BPSOS has experienced significant growth and positive media, especially with Pamela Constable's article in The Washington Post on 2008 October 21. On 2008 December 6, BPSOS volunteer and former (1996-2002) board member Anh "Joseph" Cao became the first Vietnamese-American to be elected to Congress.

History

Origin
Founded in San Diego and Songkla Camp, Thailand as Boat People S.O.S. Committee, in their early days they conducted voluntary rescue-at-sea missions, rescuing over 3,000 boat people. Later, in response to pirate attacks against Vietnamese boat people in the waters of Thailand and Malaysia, they collaborated with the Thai Royal Navy to fight pirates and bring refugees to safety.

Early Development
Under the Vietnamese communists, people sought ways to escape but were not welcome anywhere. According to the report of United Nations High Commissioner For Refugees, 1/3 of Vietnamese boat people died at sea by killing, storms, illness and food shortage. A total of approximately 250,000 men, women, and children of all ages. Boats were being pushed back out to the seas, and those few survivors who reached shores were put into detention centers.

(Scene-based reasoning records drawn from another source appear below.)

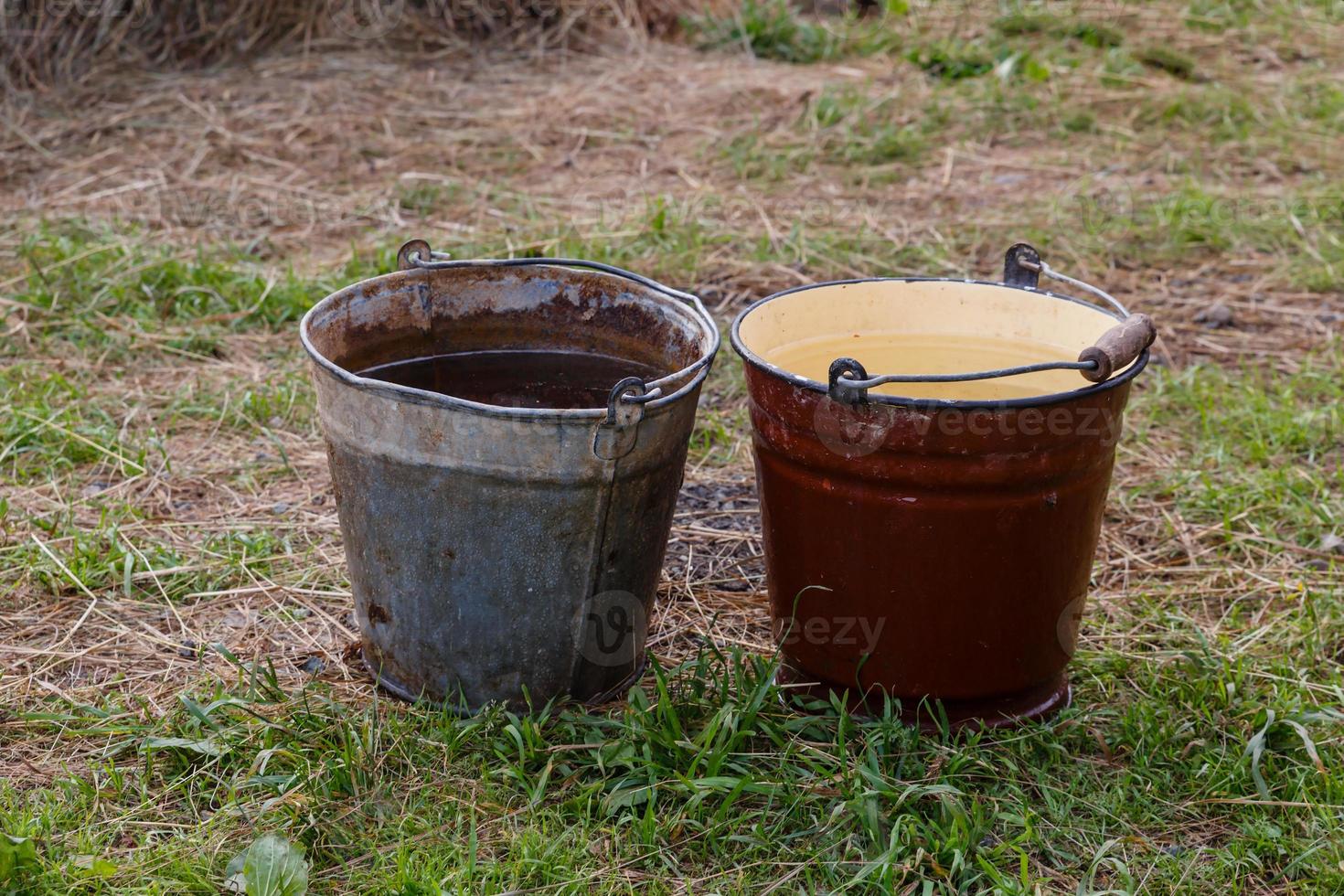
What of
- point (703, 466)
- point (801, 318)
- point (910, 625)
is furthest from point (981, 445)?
point (703, 466)

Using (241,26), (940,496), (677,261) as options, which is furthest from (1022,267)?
(241,26)

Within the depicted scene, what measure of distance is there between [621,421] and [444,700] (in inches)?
24.4

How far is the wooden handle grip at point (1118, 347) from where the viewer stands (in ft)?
6.49

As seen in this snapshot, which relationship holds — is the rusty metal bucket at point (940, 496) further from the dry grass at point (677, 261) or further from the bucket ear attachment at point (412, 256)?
the bucket ear attachment at point (412, 256)

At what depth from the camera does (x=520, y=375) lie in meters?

In response to major shifts in US and international policies toward the Vietnamese boat people, they moved our headquarters to Northern Virginia to concentrate on advocacy. Rising to the new challenge of saving the last boat people, BPSOS sent lawyers to asylum countries through its Legal Assistance for Vietnamese Asylum Seekers (LAVAS) project and successfully advocated for policy changes, which resulted in resettlement of 18,000 former boat people after repatriation.

Present Status
When most boat people were either repatriated or resettled, they shifted their focus to domestic programs for Vietnamese refugees and immigrants in communities all across America. In 2005 and the years that followed, the Katrina Aid Today (KAT) recovery program was a catalyst for their work in the Vietnamese-American communities of the Gulf Coast. As a direct result of working with KAT, a national consortium of organizations under the guidance of the United Methodist Committee on Relief, they founded branches in Bayou La Batre, New Orleans, and Biloxi. Many of the tens of thousands of Vietnamese Americans living in those areas were poor even before Katrina struck. Working as case managers through KAT, they boosted many families from misery to self-sufficiency through programs to rebuild everything from homes and bank accounts to social networks. In the course of more than two years following Katrina, the BPSOS KAT teams assisted close to 4,000 families, securing them $16.5 million in assistance, placing 850 into homes, and referring 265 to jobs; built capacity for 12 faith-based and community organizations to serve hurricane victims, including raising over $200,000 to support their activities; and established a system to disseminate news and information directly to some 5,000 Vietnamese households via the press, radio, and television.

International Initiatives

CAMSA

Origin
In February 2008, responding to an alarming level of human trafficking in Southeast Asia, BPSOS, in partnership with the International Society for Human Rights, the Vietnamese Canadian Federation, and the U.S. Committee to Protect Vietnamese Workers, launched The Coalition to Abolish Modern-day Slavery in Asia (CAMSA) project. BPSOS is active in tackling the global explosion of human trafficking, especially in the realm of labor exports. Slashed wages, grueling working hours, ill-treatment, and deception are all everyday challenges faced by a new generation of Vietnamese working overseas.

Mission and Aim
CAMSA's mission is to rescue and protect trafficking victims, punish traffickers through economic and legal measures, and pressure the governments of the source and destination countries to enact and enforce anti-trafficking laws and policies. CAMSA’s anti-human trafficking campaign has three focuses:

Rescue and protect victims;
Punish traffickers through economic and legal means; and
Pressure the governments of the source and destination countries to enact and enforce anti-trafficking laws and policies.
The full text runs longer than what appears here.